Passage to read:
[START]

That’s a great question and I’ll do my best. My parents left the church in 1937 when they married. They were just mid teenagers who stayed married for 74 years. My first church ever was at age 10. I was invited to play the accordion on WCDL as a child. A man asked if he could take me to church with his son. I sang there and had fun. Being a ham radio operator I would listen to HCJB in Ecuador and grew an interest in religious programming. There was also a famous program called “unshackled” and one Sunday morning I accepted Jesus as savior. I was saved, and I became a very moral person and read the bible often. It did change my life and my school grades went up greatly. My friends were not religious and church was seldom attended.

[END]

Request A: Decide whether each statement below agrees with the personal account of faith above, answering yes or no and quoting the words of the account that settle it: (i) The writer's parents married in 1937. (ii) The writer first went to church at age 12. (iii) The writer's friends were religious.
Request B: Carry on the personal account of faith above, picking up right after its final sentence.

Provided data:
[START]

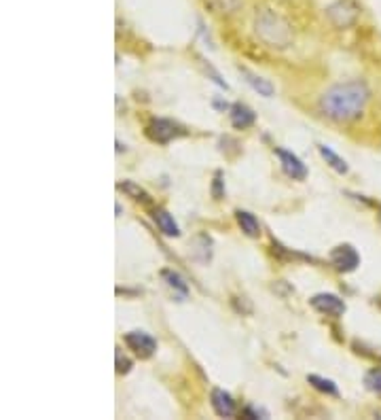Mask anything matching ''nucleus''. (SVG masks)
<instances>
[{"label": "nucleus", "mask_w": 381, "mask_h": 420, "mask_svg": "<svg viewBox=\"0 0 381 420\" xmlns=\"http://www.w3.org/2000/svg\"><path fill=\"white\" fill-rule=\"evenodd\" d=\"M371 92L365 81H345L332 85L320 98V110L332 121L350 123L358 119L369 104Z\"/></svg>", "instance_id": "1"}, {"label": "nucleus", "mask_w": 381, "mask_h": 420, "mask_svg": "<svg viewBox=\"0 0 381 420\" xmlns=\"http://www.w3.org/2000/svg\"><path fill=\"white\" fill-rule=\"evenodd\" d=\"M254 32L267 47H274V49H286L295 38L290 21L272 9H263L261 13H257Z\"/></svg>", "instance_id": "2"}, {"label": "nucleus", "mask_w": 381, "mask_h": 420, "mask_svg": "<svg viewBox=\"0 0 381 420\" xmlns=\"http://www.w3.org/2000/svg\"><path fill=\"white\" fill-rule=\"evenodd\" d=\"M358 15H360V7H358L356 0H337L326 9L328 21L339 30H345L356 24Z\"/></svg>", "instance_id": "3"}, {"label": "nucleus", "mask_w": 381, "mask_h": 420, "mask_svg": "<svg viewBox=\"0 0 381 420\" xmlns=\"http://www.w3.org/2000/svg\"><path fill=\"white\" fill-rule=\"evenodd\" d=\"M144 132H146V138L157 145H168L170 140L185 134V132L170 119H150Z\"/></svg>", "instance_id": "4"}, {"label": "nucleus", "mask_w": 381, "mask_h": 420, "mask_svg": "<svg viewBox=\"0 0 381 420\" xmlns=\"http://www.w3.org/2000/svg\"><path fill=\"white\" fill-rule=\"evenodd\" d=\"M309 304H311L313 310H318L320 314L332 317V319L343 317L345 310H347L345 301H343L339 295H334V293H318V295H313V297L309 299Z\"/></svg>", "instance_id": "5"}, {"label": "nucleus", "mask_w": 381, "mask_h": 420, "mask_svg": "<svg viewBox=\"0 0 381 420\" xmlns=\"http://www.w3.org/2000/svg\"><path fill=\"white\" fill-rule=\"evenodd\" d=\"M330 263L334 270L339 272H354L358 265H360V255H358V251L352 247V245H339L334 247L328 255Z\"/></svg>", "instance_id": "6"}, {"label": "nucleus", "mask_w": 381, "mask_h": 420, "mask_svg": "<svg viewBox=\"0 0 381 420\" xmlns=\"http://www.w3.org/2000/svg\"><path fill=\"white\" fill-rule=\"evenodd\" d=\"M123 340L129 346V350H133V355H138L140 359L153 357L157 350V340L150 334H146V331H129Z\"/></svg>", "instance_id": "7"}, {"label": "nucleus", "mask_w": 381, "mask_h": 420, "mask_svg": "<svg viewBox=\"0 0 381 420\" xmlns=\"http://www.w3.org/2000/svg\"><path fill=\"white\" fill-rule=\"evenodd\" d=\"M276 156L280 158L282 170H284L293 181H305V179H307V168H305V164L295 156V153L284 151V149H276Z\"/></svg>", "instance_id": "8"}, {"label": "nucleus", "mask_w": 381, "mask_h": 420, "mask_svg": "<svg viewBox=\"0 0 381 420\" xmlns=\"http://www.w3.org/2000/svg\"><path fill=\"white\" fill-rule=\"evenodd\" d=\"M210 404H212V410L216 412V416H220V418H233L237 414L235 399L227 391H222V388H212Z\"/></svg>", "instance_id": "9"}, {"label": "nucleus", "mask_w": 381, "mask_h": 420, "mask_svg": "<svg viewBox=\"0 0 381 420\" xmlns=\"http://www.w3.org/2000/svg\"><path fill=\"white\" fill-rule=\"evenodd\" d=\"M229 121H231V125L235 129H246V127H250L257 121V115H254V110L250 106L237 102V104H233L229 108Z\"/></svg>", "instance_id": "10"}, {"label": "nucleus", "mask_w": 381, "mask_h": 420, "mask_svg": "<svg viewBox=\"0 0 381 420\" xmlns=\"http://www.w3.org/2000/svg\"><path fill=\"white\" fill-rule=\"evenodd\" d=\"M239 73H241L244 81L248 83L259 96H265V98H272V96H274V92H276L274 85L269 83L265 77H261V75H257V73H252V71H248V69H244V66H239Z\"/></svg>", "instance_id": "11"}, {"label": "nucleus", "mask_w": 381, "mask_h": 420, "mask_svg": "<svg viewBox=\"0 0 381 420\" xmlns=\"http://www.w3.org/2000/svg\"><path fill=\"white\" fill-rule=\"evenodd\" d=\"M235 221H237V225L241 227V232L248 236V238H259L261 236V223H259V219L248 212V210H235Z\"/></svg>", "instance_id": "12"}, {"label": "nucleus", "mask_w": 381, "mask_h": 420, "mask_svg": "<svg viewBox=\"0 0 381 420\" xmlns=\"http://www.w3.org/2000/svg\"><path fill=\"white\" fill-rule=\"evenodd\" d=\"M153 219H155V223H157V227H159V232L161 234H166V236H181V230H178V223L174 221V217L168 212V210H163V208H155L153 210Z\"/></svg>", "instance_id": "13"}, {"label": "nucleus", "mask_w": 381, "mask_h": 420, "mask_svg": "<svg viewBox=\"0 0 381 420\" xmlns=\"http://www.w3.org/2000/svg\"><path fill=\"white\" fill-rule=\"evenodd\" d=\"M161 278L166 280V284L170 286V289L181 297V299H185L187 295H189V284L185 282V278L178 274V272H174V270H161Z\"/></svg>", "instance_id": "14"}, {"label": "nucleus", "mask_w": 381, "mask_h": 420, "mask_svg": "<svg viewBox=\"0 0 381 420\" xmlns=\"http://www.w3.org/2000/svg\"><path fill=\"white\" fill-rule=\"evenodd\" d=\"M318 151H320V156H322V160L334 170V172H339V174H347L350 172V166H347V162L343 160V158H339L337 153H334L330 147H326V145H318Z\"/></svg>", "instance_id": "15"}, {"label": "nucleus", "mask_w": 381, "mask_h": 420, "mask_svg": "<svg viewBox=\"0 0 381 420\" xmlns=\"http://www.w3.org/2000/svg\"><path fill=\"white\" fill-rule=\"evenodd\" d=\"M117 187H119L123 193H127L129 197H133L136 202H142V204H148V202H150V195H148L140 185L133 183V181H123V183H119Z\"/></svg>", "instance_id": "16"}, {"label": "nucleus", "mask_w": 381, "mask_h": 420, "mask_svg": "<svg viewBox=\"0 0 381 420\" xmlns=\"http://www.w3.org/2000/svg\"><path fill=\"white\" fill-rule=\"evenodd\" d=\"M307 382L316 388V391H320V393H326V395H339V391H337V384H334L332 380H328V378H322V375H316V373H309L307 375Z\"/></svg>", "instance_id": "17"}, {"label": "nucleus", "mask_w": 381, "mask_h": 420, "mask_svg": "<svg viewBox=\"0 0 381 420\" xmlns=\"http://www.w3.org/2000/svg\"><path fill=\"white\" fill-rule=\"evenodd\" d=\"M365 386L371 393L381 395V367H373L365 373Z\"/></svg>", "instance_id": "18"}, {"label": "nucleus", "mask_w": 381, "mask_h": 420, "mask_svg": "<svg viewBox=\"0 0 381 420\" xmlns=\"http://www.w3.org/2000/svg\"><path fill=\"white\" fill-rule=\"evenodd\" d=\"M212 197L214 200H222L225 197V181H222V172L218 170L212 181Z\"/></svg>", "instance_id": "19"}, {"label": "nucleus", "mask_w": 381, "mask_h": 420, "mask_svg": "<svg viewBox=\"0 0 381 420\" xmlns=\"http://www.w3.org/2000/svg\"><path fill=\"white\" fill-rule=\"evenodd\" d=\"M131 369V361L121 355V350L117 352V373H127Z\"/></svg>", "instance_id": "20"}, {"label": "nucleus", "mask_w": 381, "mask_h": 420, "mask_svg": "<svg viewBox=\"0 0 381 420\" xmlns=\"http://www.w3.org/2000/svg\"><path fill=\"white\" fill-rule=\"evenodd\" d=\"M237 3H241V0H237ZM214 7H216L220 13H231V11L237 9L233 3H229V0H214Z\"/></svg>", "instance_id": "21"}, {"label": "nucleus", "mask_w": 381, "mask_h": 420, "mask_svg": "<svg viewBox=\"0 0 381 420\" xmlns=\"http://www.w3.org/2000/svg\"><path fill=\"white\" fill-rule=\"evenodd\" d=\"M379 219H381V206H379Z\"/></svg>", "instance_id": "22"}]
</instances>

[END]

Task answer A:
(i) Yes: "My parents left the church in 1937 when they married."
(ii) No: "My first church ever was at age 10."
(iii) No: "My friends were not religious"

Task answer B:
In 1971 I found a missing college student half buried in an abandoned steam shovel saving his life and I was invited to speak at the local Christian academy about that. So I started going to a Baptist church so I could get up to smarter about the religion. They did Baptisms down in the basement of that church Saturday mornings, but I didn’t think about it much. I got married at age 45 in a bible church and when we were attended the little training class before marriage, Baptism never came up. I never gave it much thought at all. I was saved, loved The Lord and all was good. I was never a church member. I was never in a Catholic church for anything but perhaps a funeral once. I felt that the evangelical preaching was much better then the Catholic homily which seemed difficult to understand. Somehow though I always loved angels and I loved the beautiful Catholic church nearby. I thought about those Catholics sometimes and I liked those little statues in the front lawns. I did have a great Catholic friend though but he never mentioned much to me. He would simply go every week.
Troubles showed eventually and life became difficult. My parents died in three months period from dementia and I lost my job caring for them. My wife became Bi-polar and it was not good. I got very stressed out.
I’ll stop the story here, but this is why I didn’t get Baptized over the years. I didn’t know it’s value, and no one ever invited me to do this!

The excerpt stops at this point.